When fully commissioned they will add 250,000teu a year in capacity to the SSA/Saam-operated STI and another 150,000teu a year to the Ultramar-owned facility in Valparaiso.
The deliveries come at a time of shrinking volumes in Chilean ports. Volumes in Chile have dropped by around 25% in 2009, according to Alvaro Brunet, CEO of Ultramar’s port investment arm, Neltume.
Alberto Borquez, general manager of STI, said utilisation in the terminal had reached levels of as little as 24% raising serious questions about plans by the Chilean government to forge ahead with two new concessions at the port.
STI is fighting a fierce rearguard action against plans to introduce intra-port two new privately run terminals in San Antonio and Valparaiso.

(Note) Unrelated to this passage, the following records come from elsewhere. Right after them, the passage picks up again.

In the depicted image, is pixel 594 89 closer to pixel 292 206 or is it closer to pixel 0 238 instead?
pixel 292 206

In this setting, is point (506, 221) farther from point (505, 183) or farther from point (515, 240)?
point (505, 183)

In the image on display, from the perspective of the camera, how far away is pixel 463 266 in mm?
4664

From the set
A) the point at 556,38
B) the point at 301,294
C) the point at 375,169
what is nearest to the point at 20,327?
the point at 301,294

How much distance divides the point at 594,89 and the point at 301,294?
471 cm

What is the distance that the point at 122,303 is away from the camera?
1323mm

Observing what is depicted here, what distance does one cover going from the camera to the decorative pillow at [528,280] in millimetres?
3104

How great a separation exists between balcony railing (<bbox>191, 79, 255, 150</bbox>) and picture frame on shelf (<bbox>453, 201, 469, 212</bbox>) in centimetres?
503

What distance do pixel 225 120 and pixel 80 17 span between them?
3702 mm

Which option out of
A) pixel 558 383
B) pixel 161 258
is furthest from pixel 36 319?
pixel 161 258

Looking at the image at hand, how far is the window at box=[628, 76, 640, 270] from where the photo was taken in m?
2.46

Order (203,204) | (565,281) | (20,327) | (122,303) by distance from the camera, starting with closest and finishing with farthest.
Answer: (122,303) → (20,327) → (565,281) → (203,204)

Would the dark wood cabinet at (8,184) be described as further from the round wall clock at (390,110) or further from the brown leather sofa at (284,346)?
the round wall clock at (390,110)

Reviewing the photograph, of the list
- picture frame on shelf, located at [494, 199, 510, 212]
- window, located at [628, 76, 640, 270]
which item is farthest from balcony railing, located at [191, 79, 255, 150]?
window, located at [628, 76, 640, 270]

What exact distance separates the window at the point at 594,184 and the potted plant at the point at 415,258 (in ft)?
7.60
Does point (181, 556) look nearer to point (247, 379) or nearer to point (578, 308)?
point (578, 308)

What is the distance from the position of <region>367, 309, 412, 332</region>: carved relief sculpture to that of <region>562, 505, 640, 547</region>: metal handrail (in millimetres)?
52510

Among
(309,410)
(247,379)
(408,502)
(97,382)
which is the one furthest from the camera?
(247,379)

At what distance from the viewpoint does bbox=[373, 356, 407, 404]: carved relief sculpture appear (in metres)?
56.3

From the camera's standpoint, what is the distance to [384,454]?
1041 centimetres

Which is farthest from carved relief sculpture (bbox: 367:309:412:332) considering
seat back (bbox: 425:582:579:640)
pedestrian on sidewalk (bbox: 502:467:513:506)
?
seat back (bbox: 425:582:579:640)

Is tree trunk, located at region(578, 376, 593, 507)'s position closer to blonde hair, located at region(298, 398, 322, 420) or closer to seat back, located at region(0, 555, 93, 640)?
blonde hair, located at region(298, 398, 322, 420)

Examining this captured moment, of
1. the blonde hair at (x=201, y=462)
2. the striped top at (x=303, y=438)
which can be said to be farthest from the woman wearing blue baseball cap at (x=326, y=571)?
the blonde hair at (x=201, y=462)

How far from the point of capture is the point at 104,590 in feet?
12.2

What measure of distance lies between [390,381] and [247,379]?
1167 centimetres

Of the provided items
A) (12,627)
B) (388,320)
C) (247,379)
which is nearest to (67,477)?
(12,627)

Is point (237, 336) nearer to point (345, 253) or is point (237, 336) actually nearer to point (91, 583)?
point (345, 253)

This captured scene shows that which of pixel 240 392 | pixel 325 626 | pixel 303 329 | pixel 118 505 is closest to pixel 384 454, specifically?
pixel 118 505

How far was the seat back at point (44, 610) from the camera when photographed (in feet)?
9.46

It is lobbying for an alternative approach that would maintain competition between existing operators in the country’s main ports, which, according to STI-funded research, would involve lower development costs.
Government plans to develop two new terminals in Valparaiso and San Antonio would cost US$413m in combined infrastructure costs (excluding equipment) to create 5.7m teu of capacity by 2017, while the cost of expanding existing terminals in each port would cost $87m less and would facilitate a combined capacity of 5.9m teu by 2017.